By Matt Dutton Herald-Whig

Posted: Feb. 16, 2017 7:45 pm Updated: Feb. 17, 2017 8:30 am

QUINCY -- A Quincy author hopes her works help local students understand their feelings and the feelings of others.

Tracy Schlepphorst, author of "Eden and Her Happy," recently published her second children's book, "Henry and His Manners." The books distill complex concepts, such as overcoming grief and understanding one's emotional outlook, into a format easily understood by children.

"I created what I call emotion bellies," Schlepphorst said. "The idea was to have a character that has visible emotions on the inside, so that, as she would go through her day, you would see how her emotions would shift."

In the emotion bellies, happy, sad, frustrated, angry, surprised and silly feelings are always jockeying to be front and center. Whatever emotion the character is experiencing in the story becomes the focal point of the character's attire.

"The final message in the book is that your happy can never leave you," Schlepphorst said. "It just gets buried underneath your other emotions."

Schlepphorst was compelled to write her Emotion Belly Books while grieving the death of her brother. She sees her work as the books she wishes would have been available when she was a child.

"After the death of my brother, I started reading a lot about happiness," Schlepphorst said. "My dad passed away when I was 6. I've had a lot of loss, and I realize the importance of taking care of your own happiness."

While Eden -- a character Schlepphorst based loosely on her own perception of herself as a child -- deals with grief in the second book, Schlepphorst's new character, Henry, sorts through the emotional turmoil that comes with acting out.

"I realize all the emotions you go through in childhood, through your teenage years and then on into adulthood," Schlepphorst said. "It's just a different way to think about managing your emotions."

When she isn't writing, Schlepphorst reads her books to classrooms across the region several times a month. Her desire to promote self-awareness to the students, she said, stems from her time as a teacher and a guidance counselor.

"Part of the curriculum is social-emotional learning," Schlepphorst said. "People are realizing the importance of learning about your emotions at a young age."

Schlepphorst developed a plush doll for the Manners character in "Henry and His Manners," which she uses as a visual, tactile tool while speaking to classes.

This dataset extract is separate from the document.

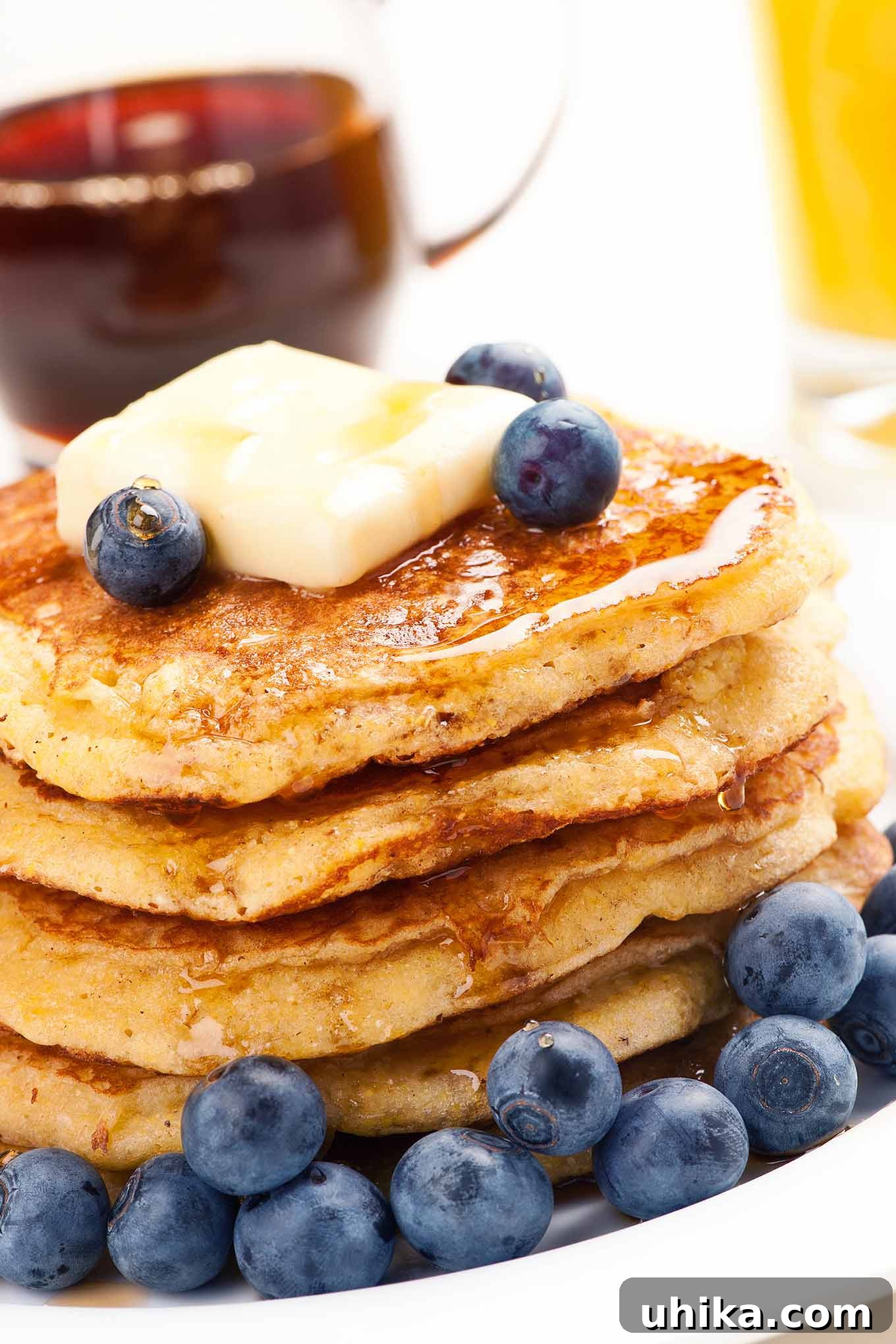 Golden Cornmeal Flapjacks 2 A stack of golden cornmeal pancakes on a white plate, generously topped with a melting pat of butter and rich maple syrup, garnished with fresh, vibrant blueberries. The pancakes feature a delicate crisp exterior and fluffy interior, promising a delightful breakfast.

"I ask the kids a lot, 'Is anybody really bad?' " Schlepphorst said. "I want them to understand nobody is ever bad. They just make bad choices. Once you get that label of bad, then it's a self-fulfilling prophecy."

While these questions may appear overtly existential, Schlepphorst said the students understand the message.

"We think that they're not listening or paying attention, but they really are," she said. "You'd be amazed. Kids love to talk about their emotions. They love to talk about how they feel."

In developing "Henry and His Manners," Schlepphorst enlisted the help of Charlie Martin, also a Quincy resident, to illustrate her work. Martin also will illustrate Schlepphorst's upcoming third book, "Eden and Her Joy."

" 'Eden and Her Joy' goes back to that grief again," Schlepphorst said. "Eden (and Her Happy)" was kind of an adult perspective of grief. I'm kind of backing it up years to when I lost my dad, and I really am telling the story of the actual events as they happened for me and how I felt."

Schlepphorst's books are available at the Salty Sun, the County Market store at 48th and Broadway, Kirlin's Hallmark in the Quincy Mall and at She will be signing books at the Salty Sun, 937 Maine, from noon to 2 p.m. Saturday.